Un jour que sa curiosité le menait sur une piste sans début ni fin accrochée aux flancs ondulés du désert, il vit une fourmilière. Les innombrables habitants honorés de la royale visite, accoururent et bordèrent son pas d’une joyeuse agitation. Seule une fourmi, fort indifférente celle-ci, poursuivit ses tâches. Sans même relever la tête, elle continuait de saisir entre ses pattes un grain de sable pour le porter un peu plus loin. Elle répétait inlassablement ce même geste avec une application et un courage qui forçait vraiment le respect. Il ne fallut pas longtemps au roi pour repérer l’imperturbable travailleuse qui, éloignée de la foule, vaquait à sa besogne.

Aussi s’approcha-t-il d’elle, quasiment ventre à terre, pour accrocher son regard et engager la conversation avec elle :
-que fais-tu donc là, avec tant de soin et de courage ? 

La fourmi lui répondit avec courtoisie, bien qu’elle n’eût pas renoncé à son ouvrage :
– je ne fais rien d’autre que ce que tu peux voir. Je déplace ce tas de sable.
– Infime créature de Dieu, j’admire ton industrie, mais ne présumes tu pas de tes forces ? Ce tas de sable est si haut qu’il t’interdit la vue du ciel. Je crains que ton labeur soit vain.
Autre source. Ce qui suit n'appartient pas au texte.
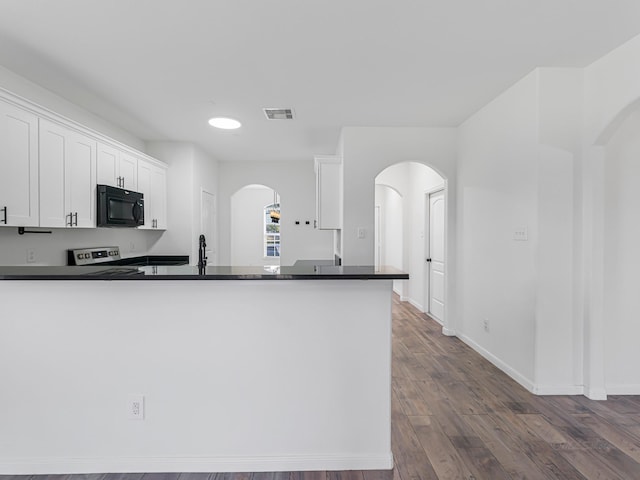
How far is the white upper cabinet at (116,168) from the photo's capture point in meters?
3.62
Me vois-tu vider l’océan avec la seule coupe de mes mains ? Me vois-tu étreindre le ciel tout entier avec la seule tendresse de mes bras ? Me vois-tu, avec un sourire, en finir avec les guerres ? Ne crois-tu pas à l’impossible ?
– toi tu es un roi illustre et glorieux, mais connais-tu l’amour ?
– La question était audacieuse, alors la fourmi ne laissa pas au roi le temps de la réflexion, moins encore celui de la colère.
– oui Sire, c’est pour l’amour de celle qui occupe mon cœur que je déplace le sable du désert. Vois-tu, ce tas m’empêche de la voir et de la rejoindre, elle vit dans la fourmilière d’en face, là-bas, juste derrière.
– inconscient, tu n’as pas assez de ta vie pour mener à son terme cette besogne
– sans doute Grand Roi de Jérusalem , mais chaque jour, chaque instant de ma déraisonnable entreprise, du petit matin au grand soir, je vis dans l’espérance, dans le désir d’y parvenir. Et c’est un bonheur immense que cette folie là.

La fourmi n’avait pas une seconde cessé son ouvrage. Le roi reprit la piste sans début ni fin accrochée aux flancs ondulé du désert. Une infime créature venait de lui apprendre l’amour.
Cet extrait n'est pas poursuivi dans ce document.